Jenna Cocullo, Local Journalism Initiative

Nearly the entire Greenhill Produce workforce is being retested for COVID-19, according to Chatham-Kent’s medical officer of health.

 

A backup in Ontario’s laboratory system has left 249 tests still pending. The Kent Bridge greenhouse employees were tested on May 7 and 8.

During a Thursday morning press briefing, Dr. David Colby gave an update on the outbreak at a press briefing.

“That’s the latest wrinkle in the saga,” he said.

The first wave of cases were confirmed on April 26 and mounted to 52 last week before a second outbreak occurred.

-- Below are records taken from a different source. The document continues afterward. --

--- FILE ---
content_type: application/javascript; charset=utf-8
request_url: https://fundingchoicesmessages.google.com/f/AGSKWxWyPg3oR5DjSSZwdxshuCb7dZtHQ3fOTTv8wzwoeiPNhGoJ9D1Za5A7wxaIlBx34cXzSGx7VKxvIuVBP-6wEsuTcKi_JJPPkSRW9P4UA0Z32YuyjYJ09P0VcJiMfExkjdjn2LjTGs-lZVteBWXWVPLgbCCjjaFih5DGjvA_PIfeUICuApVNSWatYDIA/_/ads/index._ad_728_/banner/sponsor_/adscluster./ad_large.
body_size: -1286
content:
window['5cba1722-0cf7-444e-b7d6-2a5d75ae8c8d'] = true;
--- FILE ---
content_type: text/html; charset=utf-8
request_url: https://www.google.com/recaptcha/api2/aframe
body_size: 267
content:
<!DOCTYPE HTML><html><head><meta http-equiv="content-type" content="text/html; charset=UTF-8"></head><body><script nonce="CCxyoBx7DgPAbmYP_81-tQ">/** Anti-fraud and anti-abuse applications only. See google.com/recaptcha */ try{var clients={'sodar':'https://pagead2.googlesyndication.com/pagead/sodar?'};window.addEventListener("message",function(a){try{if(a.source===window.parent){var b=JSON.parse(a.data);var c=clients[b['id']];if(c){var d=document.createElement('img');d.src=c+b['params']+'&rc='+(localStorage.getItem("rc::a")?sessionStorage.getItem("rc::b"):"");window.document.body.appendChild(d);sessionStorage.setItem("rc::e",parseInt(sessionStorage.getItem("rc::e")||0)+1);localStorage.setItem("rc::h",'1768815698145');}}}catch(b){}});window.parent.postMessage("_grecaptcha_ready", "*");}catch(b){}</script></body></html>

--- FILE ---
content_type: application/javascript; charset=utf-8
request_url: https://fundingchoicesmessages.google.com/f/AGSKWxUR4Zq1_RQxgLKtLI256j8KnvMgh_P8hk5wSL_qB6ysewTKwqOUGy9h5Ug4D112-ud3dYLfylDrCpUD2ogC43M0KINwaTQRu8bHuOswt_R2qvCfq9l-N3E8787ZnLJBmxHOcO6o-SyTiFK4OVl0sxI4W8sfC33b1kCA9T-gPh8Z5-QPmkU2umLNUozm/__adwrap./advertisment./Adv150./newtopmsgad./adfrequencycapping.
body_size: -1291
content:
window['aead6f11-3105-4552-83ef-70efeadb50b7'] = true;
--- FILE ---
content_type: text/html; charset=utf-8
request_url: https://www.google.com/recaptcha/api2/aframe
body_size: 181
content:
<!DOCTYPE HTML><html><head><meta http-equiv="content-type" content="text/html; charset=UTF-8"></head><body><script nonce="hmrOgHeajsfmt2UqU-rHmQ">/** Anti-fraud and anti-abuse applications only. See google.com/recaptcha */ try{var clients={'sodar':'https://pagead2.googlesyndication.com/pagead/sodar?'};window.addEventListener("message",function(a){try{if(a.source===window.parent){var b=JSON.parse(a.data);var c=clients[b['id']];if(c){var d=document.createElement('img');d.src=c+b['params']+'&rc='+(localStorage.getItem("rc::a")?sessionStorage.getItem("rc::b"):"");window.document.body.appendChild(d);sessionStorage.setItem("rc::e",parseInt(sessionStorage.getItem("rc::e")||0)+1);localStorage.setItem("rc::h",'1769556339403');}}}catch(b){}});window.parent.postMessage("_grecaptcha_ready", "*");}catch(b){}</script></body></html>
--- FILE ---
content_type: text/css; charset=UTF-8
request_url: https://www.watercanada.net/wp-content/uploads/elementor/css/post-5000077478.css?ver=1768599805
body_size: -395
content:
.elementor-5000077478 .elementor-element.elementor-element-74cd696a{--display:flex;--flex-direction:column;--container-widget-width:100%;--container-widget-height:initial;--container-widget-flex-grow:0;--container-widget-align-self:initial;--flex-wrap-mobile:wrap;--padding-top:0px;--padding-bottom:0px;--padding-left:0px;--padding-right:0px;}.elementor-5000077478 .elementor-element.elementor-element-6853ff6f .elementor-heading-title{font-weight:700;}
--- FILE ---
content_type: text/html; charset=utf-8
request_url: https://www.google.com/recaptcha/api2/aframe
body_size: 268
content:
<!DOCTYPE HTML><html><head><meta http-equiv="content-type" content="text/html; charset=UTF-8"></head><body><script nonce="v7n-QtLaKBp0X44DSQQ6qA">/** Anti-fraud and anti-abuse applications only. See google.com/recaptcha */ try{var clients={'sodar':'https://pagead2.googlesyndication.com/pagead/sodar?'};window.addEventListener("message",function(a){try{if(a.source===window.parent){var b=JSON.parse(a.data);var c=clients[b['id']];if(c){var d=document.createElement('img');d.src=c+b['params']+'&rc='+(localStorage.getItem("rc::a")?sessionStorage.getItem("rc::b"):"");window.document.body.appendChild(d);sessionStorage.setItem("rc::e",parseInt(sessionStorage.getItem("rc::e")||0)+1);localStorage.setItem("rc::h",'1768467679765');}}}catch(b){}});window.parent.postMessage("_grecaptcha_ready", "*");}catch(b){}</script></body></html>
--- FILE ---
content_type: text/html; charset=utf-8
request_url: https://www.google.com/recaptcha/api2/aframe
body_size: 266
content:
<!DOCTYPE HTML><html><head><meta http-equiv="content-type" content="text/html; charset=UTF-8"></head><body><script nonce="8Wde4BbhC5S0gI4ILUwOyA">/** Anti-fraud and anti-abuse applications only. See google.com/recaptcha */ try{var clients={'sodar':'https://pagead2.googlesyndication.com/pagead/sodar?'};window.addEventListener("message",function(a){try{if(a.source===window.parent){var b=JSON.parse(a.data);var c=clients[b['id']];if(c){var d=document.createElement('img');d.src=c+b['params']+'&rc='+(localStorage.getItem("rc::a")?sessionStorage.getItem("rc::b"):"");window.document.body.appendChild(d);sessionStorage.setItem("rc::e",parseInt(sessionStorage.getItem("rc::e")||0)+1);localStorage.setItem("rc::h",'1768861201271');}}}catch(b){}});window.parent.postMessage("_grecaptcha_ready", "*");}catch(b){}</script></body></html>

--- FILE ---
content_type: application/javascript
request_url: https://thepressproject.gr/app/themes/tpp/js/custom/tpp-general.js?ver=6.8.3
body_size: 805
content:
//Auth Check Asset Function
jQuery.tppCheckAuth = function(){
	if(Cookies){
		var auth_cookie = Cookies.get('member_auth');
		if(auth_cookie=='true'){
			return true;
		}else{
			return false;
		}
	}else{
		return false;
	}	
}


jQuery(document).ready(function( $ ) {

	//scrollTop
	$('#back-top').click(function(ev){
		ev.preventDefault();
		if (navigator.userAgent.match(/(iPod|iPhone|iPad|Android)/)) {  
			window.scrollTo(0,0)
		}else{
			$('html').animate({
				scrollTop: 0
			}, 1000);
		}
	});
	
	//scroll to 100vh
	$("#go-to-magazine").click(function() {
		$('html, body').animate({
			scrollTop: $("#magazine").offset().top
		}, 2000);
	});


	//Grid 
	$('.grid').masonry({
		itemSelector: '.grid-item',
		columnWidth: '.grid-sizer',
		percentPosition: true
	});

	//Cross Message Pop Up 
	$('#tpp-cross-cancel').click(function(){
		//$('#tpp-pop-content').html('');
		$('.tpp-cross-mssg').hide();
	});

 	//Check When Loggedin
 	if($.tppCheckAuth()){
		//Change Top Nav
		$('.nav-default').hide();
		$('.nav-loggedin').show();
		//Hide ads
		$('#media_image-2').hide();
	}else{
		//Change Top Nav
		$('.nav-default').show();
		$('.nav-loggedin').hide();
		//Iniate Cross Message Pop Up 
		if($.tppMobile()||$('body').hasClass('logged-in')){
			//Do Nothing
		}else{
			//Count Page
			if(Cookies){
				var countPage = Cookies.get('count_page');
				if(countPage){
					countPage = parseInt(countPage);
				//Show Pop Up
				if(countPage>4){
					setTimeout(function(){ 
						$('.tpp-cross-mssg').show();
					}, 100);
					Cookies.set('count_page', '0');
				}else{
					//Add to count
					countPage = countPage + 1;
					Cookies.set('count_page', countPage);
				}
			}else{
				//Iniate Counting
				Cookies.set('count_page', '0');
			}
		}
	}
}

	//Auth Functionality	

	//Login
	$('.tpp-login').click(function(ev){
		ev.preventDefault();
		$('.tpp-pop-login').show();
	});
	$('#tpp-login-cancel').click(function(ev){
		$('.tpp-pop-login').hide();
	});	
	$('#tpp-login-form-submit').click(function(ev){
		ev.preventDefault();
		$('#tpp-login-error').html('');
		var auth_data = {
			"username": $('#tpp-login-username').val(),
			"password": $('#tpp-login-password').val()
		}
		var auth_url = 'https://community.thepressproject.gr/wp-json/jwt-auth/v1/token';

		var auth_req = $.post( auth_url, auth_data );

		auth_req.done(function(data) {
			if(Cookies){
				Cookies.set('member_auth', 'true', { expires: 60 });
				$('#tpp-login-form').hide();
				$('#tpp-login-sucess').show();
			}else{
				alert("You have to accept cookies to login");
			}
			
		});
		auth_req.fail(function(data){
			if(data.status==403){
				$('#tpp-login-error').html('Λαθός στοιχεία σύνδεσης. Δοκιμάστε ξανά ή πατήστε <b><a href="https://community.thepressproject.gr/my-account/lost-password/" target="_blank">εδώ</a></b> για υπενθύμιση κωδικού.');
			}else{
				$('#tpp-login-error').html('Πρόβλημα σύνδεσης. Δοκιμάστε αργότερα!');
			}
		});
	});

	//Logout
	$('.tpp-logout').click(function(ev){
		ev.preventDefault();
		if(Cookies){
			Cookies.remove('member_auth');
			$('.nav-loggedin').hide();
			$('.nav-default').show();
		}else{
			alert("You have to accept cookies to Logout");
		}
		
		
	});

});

“I did the whole workforce again. Things like this require a lot of scrupulous work and so I retested all of them again, and how I proceed after this depends on what these results are,” Colby said.

Out of the retests 17 results came back positive, all of which were confirmed positive on May 13.

Colby said the 17 positive individuals were all from a group that had been in contact with the initial infected worker, and were ordered to isolate.

The employees initially tested negative but were suspected to have been exposed and were retested. Normally only those that have a high index of suspicion get a retest, Colby said, but to be safe Public Health is doing the whole workforce again.

READ MORE: COVID-19 breaks out in Kent Bridge greenhouse

READ MORE: 17 Greenhill employees who tested negative now positive

Colby said that any medical test, not just the COVID-19 diagnostic test, can come back with false positives and false negatives when testing populations that are not symptomatic. With COVID-19 in particular, a positive won’t turn up until at least the sixth day of infection.

“And it may occasionally take longer than that. So there’s really no way around that. Really, a negative result is a snapshot in time, it doesn’t mean that you’re going to be negative forever. You could already be infected and the swab was taken too early,” he said.

Nearly half the workers at Greenhill are native to Chatham-Kent. Only two out of approximately 115 have been found positive. Of the migrant workers who were housed in the bunkhouse environment, half ended up being infected, although Colby said the outbreak was likely caused by one of the locals.

“We have not seen any evidence that the virus is spreading within the greenhouse itself. It seems to be spreading the bunkhouse environment,” he said.

The initial 52 positive individuals went through their infection period, none of which got very sick and were all cleared back to work on the weekend, according to Colby who added he does not believe they went back to work too soon.